A voz do silêncio

«A palavra e o silêncio não são opostos, mas são como as duas faces de uma mesma moeda: aquele que ora não tem que escolher um e renunciar ao outro, mas conciliar os dois e mostrar que ambos são necessários para veicular a experiência vivenciada na oração. Deus colocou no ser humano uma necessidade e uma capacidade seja de silêncio seja de expressão verbal. O silêncio se situa entre dois exercícios de linguagem: ele procede da palavra e a ela reconduz. A linguagem da oração, porquanto se sirva de palavras, encontra-se sempre diante da dificuldade para exprimir o indizível.

Na oração, falar significa lutar contra a insuficiência e inadequação das linguagens existentes. Por esse motivo, muitas vezes, os grandes orantes preferem o silêncio à palavra. A linguagem deles busca indicações, alusões, um tatear na obscuridade para pronunciar o Inefável. É uma linguagem incerta que só pode balbuciar diante do que é transcendente.

Em uma verdadeira comunicação, silêncio e palavra devem por força sucederem um ao outro em uma verdadeira ética de comunicação, porque toda pergunta pede uma resposta, toda afirmação exige um deter-se para refletir sobre o seu peso, todo diálogo provoca uma deliberação recíproca (cf. LE BRETON,1997, p. 17).
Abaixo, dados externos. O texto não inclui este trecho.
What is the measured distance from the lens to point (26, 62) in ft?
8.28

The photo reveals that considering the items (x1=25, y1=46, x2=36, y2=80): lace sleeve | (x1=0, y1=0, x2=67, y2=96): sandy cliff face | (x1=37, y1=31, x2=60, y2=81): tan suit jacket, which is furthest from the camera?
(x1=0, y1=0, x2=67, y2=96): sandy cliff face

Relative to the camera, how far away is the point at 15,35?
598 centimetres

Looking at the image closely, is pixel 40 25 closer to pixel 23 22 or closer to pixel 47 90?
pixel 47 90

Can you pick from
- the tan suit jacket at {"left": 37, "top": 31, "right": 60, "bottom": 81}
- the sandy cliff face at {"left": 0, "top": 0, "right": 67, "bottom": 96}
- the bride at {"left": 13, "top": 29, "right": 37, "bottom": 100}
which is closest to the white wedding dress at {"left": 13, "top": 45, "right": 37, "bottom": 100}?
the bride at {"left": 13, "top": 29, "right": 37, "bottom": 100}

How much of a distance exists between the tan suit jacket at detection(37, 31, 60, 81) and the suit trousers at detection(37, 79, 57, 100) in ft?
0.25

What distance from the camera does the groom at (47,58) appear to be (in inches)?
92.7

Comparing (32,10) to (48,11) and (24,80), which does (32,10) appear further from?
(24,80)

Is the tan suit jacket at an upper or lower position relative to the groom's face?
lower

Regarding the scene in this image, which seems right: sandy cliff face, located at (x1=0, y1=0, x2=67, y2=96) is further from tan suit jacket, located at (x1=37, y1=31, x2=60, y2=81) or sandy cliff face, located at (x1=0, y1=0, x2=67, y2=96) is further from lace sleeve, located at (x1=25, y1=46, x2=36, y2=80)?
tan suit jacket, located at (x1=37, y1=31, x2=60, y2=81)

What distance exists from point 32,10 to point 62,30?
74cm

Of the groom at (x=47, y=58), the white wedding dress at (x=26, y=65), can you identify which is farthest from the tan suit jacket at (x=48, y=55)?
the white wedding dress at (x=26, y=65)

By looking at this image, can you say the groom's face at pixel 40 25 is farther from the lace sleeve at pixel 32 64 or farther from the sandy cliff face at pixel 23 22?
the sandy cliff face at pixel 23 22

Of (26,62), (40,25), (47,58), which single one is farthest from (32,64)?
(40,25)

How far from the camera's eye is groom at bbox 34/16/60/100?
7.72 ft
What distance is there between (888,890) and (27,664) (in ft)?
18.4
Não existe palavra sem silêncio: As palavras dão significado ao mundo, nos permitem compreendê-lo, tocá-lo, são o instrumento para fazê-lo comunicável, mesmo se muitas vezes de modo imperfeito e limitado, porque o mundo está sempre em movimento e em uma complexidade crescente. O discurso não poderia existir a não ser na relação recíproca entre silêncio e palavra. O silêncio não é uma escória, um resto, um vazio a ser preenchido. Linguagem e silêncio se misturam na expressão da palavra: assim que podemos dizer que todo enunciado nasce do silêncio interior do indivíduo sempre em diálogo consigo mesmo. Toda palavra é precedida por uma voz silenciosa, por um sonho despertado repleto de imagens e pensamentos difusos sempre atuantes no nosso coração. Esse mundo caótico e silencioso jamais se deixa calar, carregado como é de desejos, emoções, e prepara uma formulação que surpreende com frequência quem a emite (cf. LE BRETON,1997, p. 19).
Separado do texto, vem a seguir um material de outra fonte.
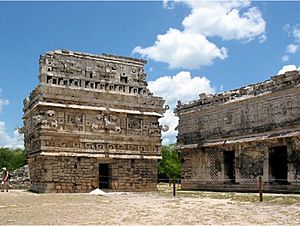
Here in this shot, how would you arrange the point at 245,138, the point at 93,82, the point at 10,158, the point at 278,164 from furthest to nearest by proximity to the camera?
the point at 10,158 < the point at 93,82 < the point at 245,138 < the point at 278,164

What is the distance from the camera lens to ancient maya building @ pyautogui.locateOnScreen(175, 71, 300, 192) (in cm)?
1727

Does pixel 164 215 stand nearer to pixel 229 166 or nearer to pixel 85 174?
pixel 229 166

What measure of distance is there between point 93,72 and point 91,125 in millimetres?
2808

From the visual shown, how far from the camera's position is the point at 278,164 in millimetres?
18594

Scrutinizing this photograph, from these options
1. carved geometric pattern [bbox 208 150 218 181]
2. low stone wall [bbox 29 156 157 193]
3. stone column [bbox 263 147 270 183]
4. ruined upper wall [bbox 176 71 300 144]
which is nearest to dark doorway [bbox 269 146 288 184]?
stone column [bbox 263 147 270 183]

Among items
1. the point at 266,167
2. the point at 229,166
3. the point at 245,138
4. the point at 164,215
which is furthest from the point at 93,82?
the point at 164,215

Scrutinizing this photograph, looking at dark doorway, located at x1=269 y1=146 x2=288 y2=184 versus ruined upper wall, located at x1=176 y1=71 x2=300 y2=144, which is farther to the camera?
dark doorway, located at x1=269 y1=146 x2=288 y2=184

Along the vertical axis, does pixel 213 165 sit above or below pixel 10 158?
below

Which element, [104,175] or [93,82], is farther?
[104,175]

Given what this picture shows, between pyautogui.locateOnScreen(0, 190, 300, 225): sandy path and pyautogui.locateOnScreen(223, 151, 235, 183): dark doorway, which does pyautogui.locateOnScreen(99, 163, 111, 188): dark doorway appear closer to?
pyautogui.locateOnScreen(223, 151, 235, 183): dark doorway

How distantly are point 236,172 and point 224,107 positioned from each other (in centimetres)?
325

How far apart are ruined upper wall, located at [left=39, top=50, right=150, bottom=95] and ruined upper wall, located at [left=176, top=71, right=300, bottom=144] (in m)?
3.07

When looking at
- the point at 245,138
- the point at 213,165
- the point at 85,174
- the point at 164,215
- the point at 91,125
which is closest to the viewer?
the point at 164,215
O que nos faz acreditar em um pensamento que existiria por si antes da expressão são os pensamentos já constituídos e já expressos que nós podemos reevocar a nós silenciosamente e para os quais nós nos damos a ilusão de uma vida interior. Mas na realidade esse silêncio presumido é vibrante de palavras, essa vida interior é uma linguagem interior (MERLEAU-PONTy, 1945, p. 213).

As palavras na sua trama de silêncio: Se a presença do ser humano é antes de mais nada aquela da sua palavra, ela é também inelutavelmente aquela do seu silêncio. A relação com o mundo não se trama somente na continuidade da linguagem, mas também nos momentos de suspensão, de contemplação, de retiro, isto é, em todos os momentos em que a pessoa se cala. Palavra e silêncio se misturam na conversação para conduzir a uma troca. Quando o homem se cala, isso não significa que se comunique menos. O silêncio não é nunca um vazio, mas o sopro entre as palavras,a réplica curta que autoriza a circulação de sentido, ou a troca de olhares, das emoções (cf. LE BRETON,1997, p. 25-27).

O silêncio põe a palavra em movimento, dando-lhe um ângulo particular. O ritmo do silêncio e da palavra cria a possibilidade da troca: as vozes, os olhares, os gestos, a distância que se mantém entre um e outro, tudo isso doa uma contribuição à circulação de sentido. Nenhum homem é reduzível somente ao seu discurso: o conteúdo da palavra é somente uma dimensão do processo da comunicação: as pausas, os modos de falar ou de calar, os silêncios, são igualmente decisivos. A voz se interrompe às vezes, retoma o seu sopro, deixa ao outro o tempo de uma réplica. Os breves silêncios que ornam a discussão permitem um átimo de reflexão antes de prosseguir com o raciocínio, verificando o acordo do outro com respeito a uma proposta susceptível de provocar uma divergência de opinião. Sem o reverso do silêncio, a comunicação seria impensável.

Por isso, uma oração silenciosa não é uma oração fracassada, onde não se deu o diálogo com o Senhor. Mas uma oração fecunda, profunda, cheia de afeto, expressão de um amor onde as palavras sobram.»

Alfredo Sampaio Costa. A oração como um falar e calar. Algumas questões sobre a linguagem da mística.